Relevant Positions Held:
- 2013 – Present: Visiting Scholar, George Washington University. Washington, DC.
- 2009 – 2014: Senior Advisor, Booz Allen Hamilton. McLean, VA.
- 2008 – 2009: Federal Environmental Executive, Council on Environmental Quality, Executive Office of the President. Washington, DC.
- 2002 – 2008: Senior Associate, Booz Allen Hamilton. McLean, VA.
- 1999 – 2002: VP, International Resources Group. Washington, DC.
- 1996 – 1999: VP, Global Environment and Technology Foundation. Virginia.
- 1991 – 1996: Program Director, IBM Corp. Somers, NY.
- 1986 – 1991: Environmental Manager, IBM Corp. Stamford, CT.
- 1981 – 1986: Issue Manager, IBM Corp., France and U.S.
EMSE 6992-11, Beyond Compliance: Next Generation Environmental Self-Governance. A course in line with the EEMI mission and one of six that is required for the Environmental and Energy Systems Management Graduate Certificate program. Students acquire system implementation knowledge that is immediately applicable upon employment in a public or private sector organization.
EMSE 6992-80, Global Connections: Standards in Technology, Business and Public Policy. A course in line with the EEMI mission and one of six that is required for the Environmental and Energy Systems Management Graduate Certificate program. Students acquire an understanding of voluntary, consensus standards, how they are created, the national and international organizations that support and enable their development, and their roles in technology advancement, national and international economic development, public policy, and international trade.

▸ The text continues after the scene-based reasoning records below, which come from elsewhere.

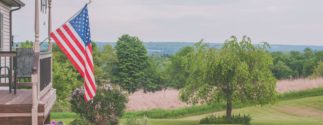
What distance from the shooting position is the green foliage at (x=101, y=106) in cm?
2033

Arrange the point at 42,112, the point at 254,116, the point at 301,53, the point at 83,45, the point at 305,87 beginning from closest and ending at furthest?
the point at 42,112
the point at 83,45
the point at 254,116
the point at 305,87
the point at 301,53

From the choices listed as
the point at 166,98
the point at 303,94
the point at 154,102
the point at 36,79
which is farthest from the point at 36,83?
the point at 303,94

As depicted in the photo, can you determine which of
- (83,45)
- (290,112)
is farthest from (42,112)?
(290,112)

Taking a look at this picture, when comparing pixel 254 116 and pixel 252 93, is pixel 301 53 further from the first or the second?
pixel 252 93

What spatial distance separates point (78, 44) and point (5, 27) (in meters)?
9.88

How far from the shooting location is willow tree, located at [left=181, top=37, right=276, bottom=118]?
1264 inches

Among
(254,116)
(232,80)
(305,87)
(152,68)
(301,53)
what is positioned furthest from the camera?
(301,53)

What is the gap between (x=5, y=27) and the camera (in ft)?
67.1

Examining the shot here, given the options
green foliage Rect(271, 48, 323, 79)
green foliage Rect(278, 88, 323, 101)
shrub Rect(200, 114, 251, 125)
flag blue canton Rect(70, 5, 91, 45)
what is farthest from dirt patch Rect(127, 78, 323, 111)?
green foliage Rect(271, 48, 323, 79)

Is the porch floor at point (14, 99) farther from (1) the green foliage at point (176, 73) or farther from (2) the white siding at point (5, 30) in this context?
(1) the green foliage at point (176, 73)

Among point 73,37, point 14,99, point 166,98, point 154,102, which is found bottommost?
point 154,102

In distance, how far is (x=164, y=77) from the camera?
99.9 meters

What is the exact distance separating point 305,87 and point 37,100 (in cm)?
4325

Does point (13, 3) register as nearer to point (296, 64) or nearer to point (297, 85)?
point (297, 85)
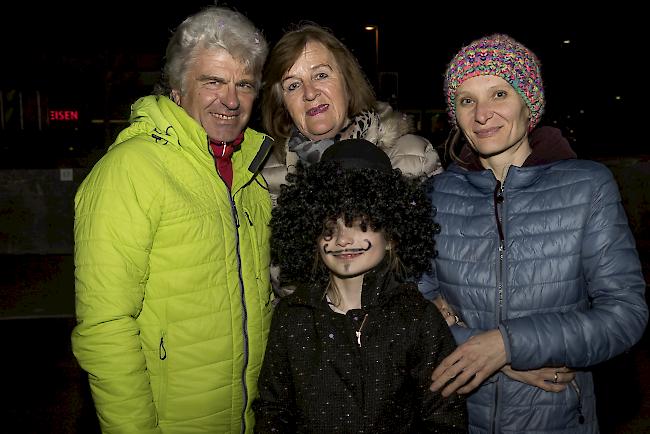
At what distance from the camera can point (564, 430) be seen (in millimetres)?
2342

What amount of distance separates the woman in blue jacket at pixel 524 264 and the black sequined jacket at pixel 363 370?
0.39 feet

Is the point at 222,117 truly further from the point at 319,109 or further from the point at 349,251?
the point at 349,251

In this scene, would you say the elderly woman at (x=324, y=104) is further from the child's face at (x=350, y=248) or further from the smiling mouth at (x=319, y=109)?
the child's face at (x=350, y=248)

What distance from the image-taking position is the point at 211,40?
2729 millimetres

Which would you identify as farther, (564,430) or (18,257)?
(18,257)

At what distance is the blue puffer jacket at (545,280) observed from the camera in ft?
7.26

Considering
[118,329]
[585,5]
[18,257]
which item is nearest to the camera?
[118,329]

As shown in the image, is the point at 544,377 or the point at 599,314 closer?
the point at 599,314

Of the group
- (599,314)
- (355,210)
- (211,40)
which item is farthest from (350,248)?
(211,40)

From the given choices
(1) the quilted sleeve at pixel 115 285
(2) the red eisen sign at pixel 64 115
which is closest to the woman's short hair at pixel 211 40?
(1) the quilted sleeve at pixel 115 285

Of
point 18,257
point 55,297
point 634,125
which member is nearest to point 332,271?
point 55,297

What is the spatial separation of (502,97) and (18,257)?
9905mm

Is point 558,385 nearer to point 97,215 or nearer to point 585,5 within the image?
point 97,215

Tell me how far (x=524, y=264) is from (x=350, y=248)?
2.28 ft
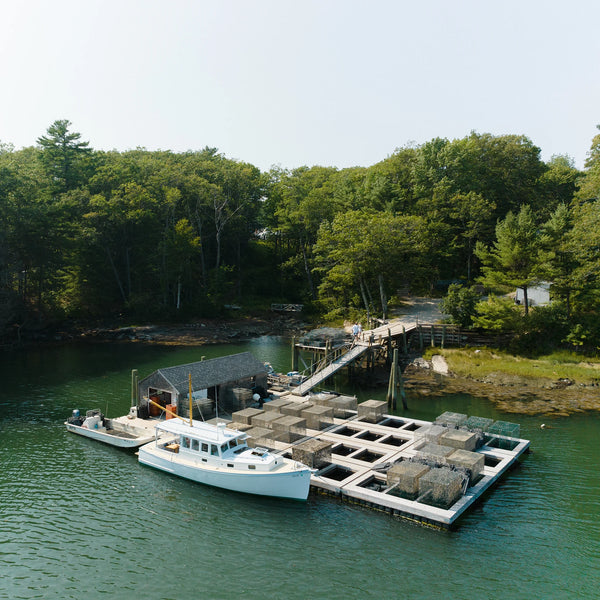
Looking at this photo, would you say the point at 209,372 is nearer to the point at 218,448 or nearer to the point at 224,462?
the point at 218,448

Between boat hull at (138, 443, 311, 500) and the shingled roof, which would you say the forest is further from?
boat hull at (138, 443, 311, 500)

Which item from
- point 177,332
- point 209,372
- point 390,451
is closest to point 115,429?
point 209,372

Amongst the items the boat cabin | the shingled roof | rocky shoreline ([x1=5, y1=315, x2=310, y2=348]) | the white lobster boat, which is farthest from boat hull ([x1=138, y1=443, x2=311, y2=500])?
rocky shoreline ([x1=5, y1=315, x2=310, y2=348])

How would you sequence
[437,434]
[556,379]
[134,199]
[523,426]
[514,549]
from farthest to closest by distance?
[134,199] < [556,379] < [523,426] < [437,434] < [514,549]

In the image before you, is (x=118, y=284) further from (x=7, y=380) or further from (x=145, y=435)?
(x=145, y=435)

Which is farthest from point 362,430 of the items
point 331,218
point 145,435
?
point 331,218
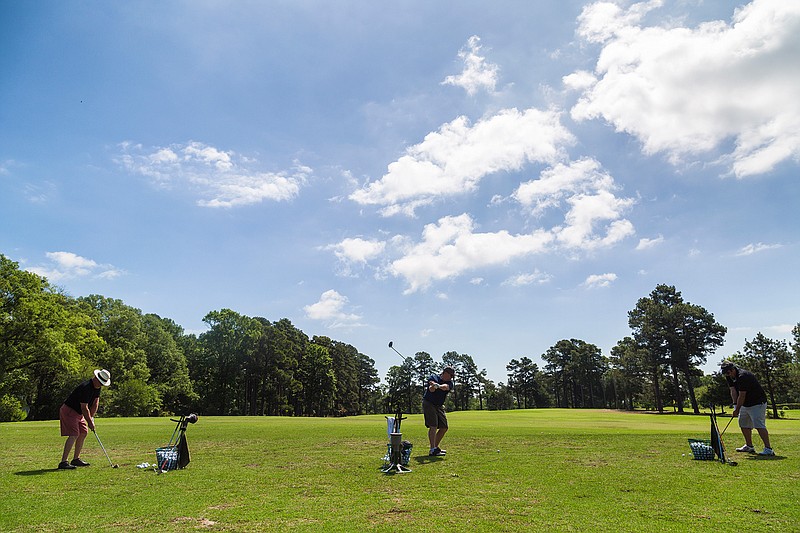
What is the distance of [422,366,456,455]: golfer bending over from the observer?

EMSE 6200, Policy Factors in Environmental & Energy Management. This course introduces students to the issues, solutions, approaches, and responses that affect the regulated environmental and energy community in the U.S. The course approaches the relevant factors from the users’ perspective rather than from the policy maker or enforcer’s side. Topics of interest to users include how environmental and energy laws are made, EPA’s compliance enforcement role, the goals of applicable laws and regulations, how the policy system works and how it might be improved, private governance and private-sector consensus management standards, and trends on the horizon for next generation environmental self-governance.